Code Quality¶
The agent keeps slipping print() into production modules instead of using your logger, and bare except: clauses show up under deadline pressure. You want layered feedback: a fast advisory on every edit, a structural lint that finds patterns regex cannot, a behavioral nudge when the agent's narration starts repeating the antipattern, and a final LLM gate for ambiguous cases.
from __future__ import annotations
import ast
import re
from collections.abc import Iterator
from captain_hook import (
Allow,
Content,
Event,
InlineTests,
Input,
Signal,
Signals,
SourceEdits,
TestFile,
Warn,
hook,
lint,
llm_gate,
nudge,
)
PRINT_TESTS: InlineTests = {
Input(tool="Edit", file="src/app.py", content='import sys\nprint("debug")\n'): Warn(pattern="logger"),
Input(tool="Edit", file="src/app.py", content="logger.info('ok')\n"): Allow(),
}
hook(
Event.PostToolUse,
only_if=[SourceEdits(lang="py"), Content(r"^\s*print\(")],
skip_if=[TestFile()],
message="Use the project logger instead of print(). See docs/logging.md.",
tests=PRINT_TESTS,
)
def bare_excepts(node: ast.AST) -> Iterator[str]:
if isinstance(node, ast.ExceptHandler) and node.type is None:
yield f"line {node.lineno}: bare except"
lint(
bare_excepts,
message="Bare except clauses silently swallow errors: {violations}",
trigger="except",
)
nudge(
"You keep adding print()s after edits. Switch to logger.debug() and tail the log.",
signals=Signals(
patterns=[
Signal(pattern=r"print\(", weight=1, flags=re.MULTILINE),
Signal(pattern=r"debug[\s_-]print", weight=2, flags=re.IGNORECASE),
],
threshold=3,
window=8,
),
)
llm_gate(
"Does this diff add a print() that should be a logger call, where the surrounding "

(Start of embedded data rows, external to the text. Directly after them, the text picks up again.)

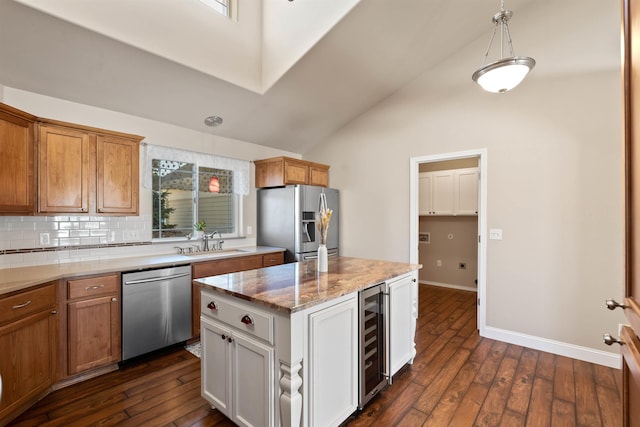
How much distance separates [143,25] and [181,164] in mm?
1547

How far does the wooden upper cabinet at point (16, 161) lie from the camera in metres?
2.08

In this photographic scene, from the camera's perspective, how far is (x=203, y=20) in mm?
2729

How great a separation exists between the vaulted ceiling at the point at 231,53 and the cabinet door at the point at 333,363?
2.55 metres

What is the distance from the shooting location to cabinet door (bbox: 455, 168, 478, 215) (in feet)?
15.4

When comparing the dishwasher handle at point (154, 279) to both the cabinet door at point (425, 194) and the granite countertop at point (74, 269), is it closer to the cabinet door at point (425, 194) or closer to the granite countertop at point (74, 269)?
the granite countertop at point (74, 269)

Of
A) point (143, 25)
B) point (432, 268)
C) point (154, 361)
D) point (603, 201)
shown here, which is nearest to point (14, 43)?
point (143, 25)

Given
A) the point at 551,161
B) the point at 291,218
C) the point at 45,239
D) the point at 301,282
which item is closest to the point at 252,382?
the point at 301,282

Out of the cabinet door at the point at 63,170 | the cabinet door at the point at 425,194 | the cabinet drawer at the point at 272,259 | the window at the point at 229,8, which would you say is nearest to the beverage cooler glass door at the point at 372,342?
the cabinet drawer at the point at 272,259

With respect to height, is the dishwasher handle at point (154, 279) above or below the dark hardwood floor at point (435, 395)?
above

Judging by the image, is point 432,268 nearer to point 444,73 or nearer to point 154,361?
point 444,73

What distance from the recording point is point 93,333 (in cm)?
238

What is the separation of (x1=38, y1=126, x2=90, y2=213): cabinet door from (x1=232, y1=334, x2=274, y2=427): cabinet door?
195 cm

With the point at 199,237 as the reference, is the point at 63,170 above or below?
above

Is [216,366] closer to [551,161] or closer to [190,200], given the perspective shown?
[190,200]
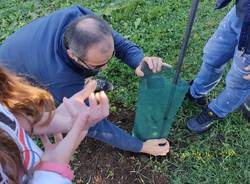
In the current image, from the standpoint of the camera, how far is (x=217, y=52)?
7.41 feet

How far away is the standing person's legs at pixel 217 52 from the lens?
2.13 meters

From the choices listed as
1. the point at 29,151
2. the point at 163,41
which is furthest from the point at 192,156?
the point at 29,151

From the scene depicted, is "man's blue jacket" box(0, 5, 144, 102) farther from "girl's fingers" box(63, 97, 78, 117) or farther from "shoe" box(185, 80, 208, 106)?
"shoe" box(185, 80, 208, 106)

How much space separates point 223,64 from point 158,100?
0.53m

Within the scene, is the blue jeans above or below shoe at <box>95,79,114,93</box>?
above

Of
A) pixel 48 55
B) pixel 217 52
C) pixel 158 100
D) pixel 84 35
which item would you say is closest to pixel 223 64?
pixel 217 52

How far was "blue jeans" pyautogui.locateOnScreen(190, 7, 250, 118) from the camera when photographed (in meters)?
2.07

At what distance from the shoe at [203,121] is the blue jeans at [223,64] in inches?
1.5

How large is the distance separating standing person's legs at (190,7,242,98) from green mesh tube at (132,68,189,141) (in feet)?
1.01

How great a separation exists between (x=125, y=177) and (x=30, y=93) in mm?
987

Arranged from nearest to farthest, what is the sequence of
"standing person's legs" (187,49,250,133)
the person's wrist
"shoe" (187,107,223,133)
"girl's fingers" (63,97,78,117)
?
the person's wrist, "girl's fingers" (63,97,78,117), "standing person's legs" (187,49,250,133), "shoe" (187,107,223,133)

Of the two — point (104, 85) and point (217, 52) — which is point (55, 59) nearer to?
point (104, 85)

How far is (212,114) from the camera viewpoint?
8.03ft

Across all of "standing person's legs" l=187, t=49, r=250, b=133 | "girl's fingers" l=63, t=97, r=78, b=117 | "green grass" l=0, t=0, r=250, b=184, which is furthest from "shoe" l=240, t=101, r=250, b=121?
"girl's fingers" l=63, t=97, r=78, b=117
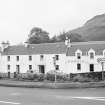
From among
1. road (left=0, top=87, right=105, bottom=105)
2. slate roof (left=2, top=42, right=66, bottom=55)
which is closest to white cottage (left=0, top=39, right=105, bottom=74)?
slate roof (left=2, top=42, right=66, bottom=55)

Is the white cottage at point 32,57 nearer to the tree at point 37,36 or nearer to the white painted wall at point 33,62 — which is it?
the white painted wall at point 33,62

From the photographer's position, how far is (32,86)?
18125mm

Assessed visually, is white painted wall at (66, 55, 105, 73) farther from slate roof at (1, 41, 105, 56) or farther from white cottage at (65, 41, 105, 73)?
slate roof at (1, 41, 105, 56)

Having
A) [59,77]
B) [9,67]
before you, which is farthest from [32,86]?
[9,67]

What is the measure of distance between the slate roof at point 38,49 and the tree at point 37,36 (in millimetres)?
32522

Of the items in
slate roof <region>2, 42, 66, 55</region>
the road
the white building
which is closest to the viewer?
the road

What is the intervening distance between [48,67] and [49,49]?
4255 millimetres

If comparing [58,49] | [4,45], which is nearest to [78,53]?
[58,49]

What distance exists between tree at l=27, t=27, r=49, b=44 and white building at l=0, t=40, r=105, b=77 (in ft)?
104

"module already imports a logger? Block only if the prod print is unambiguous.",
message=lambda r: f"Replace print() with logger: {r.reasoning}",
only_if=[SourceEdits(lang="py"), Content(r"^\s*print\(")],
skip_if=[TestFile()],
max_fires=2,
)
What to learn: The same problem expressed at four escalating tiers. hook(... Content(...)) is a fast regex check on the edit; lint(...) parses the file's AST so you can flag structures (bare except) that don't show up as plain text; nudge(... signals=...) watches transcript narration to catch the agent talking about the antipattern; llm_gate(...) lets a model adjudicate the ambiguous "is this really a prod print?" cases. Combine tiers when speed-vs-precision tradeoffs matter.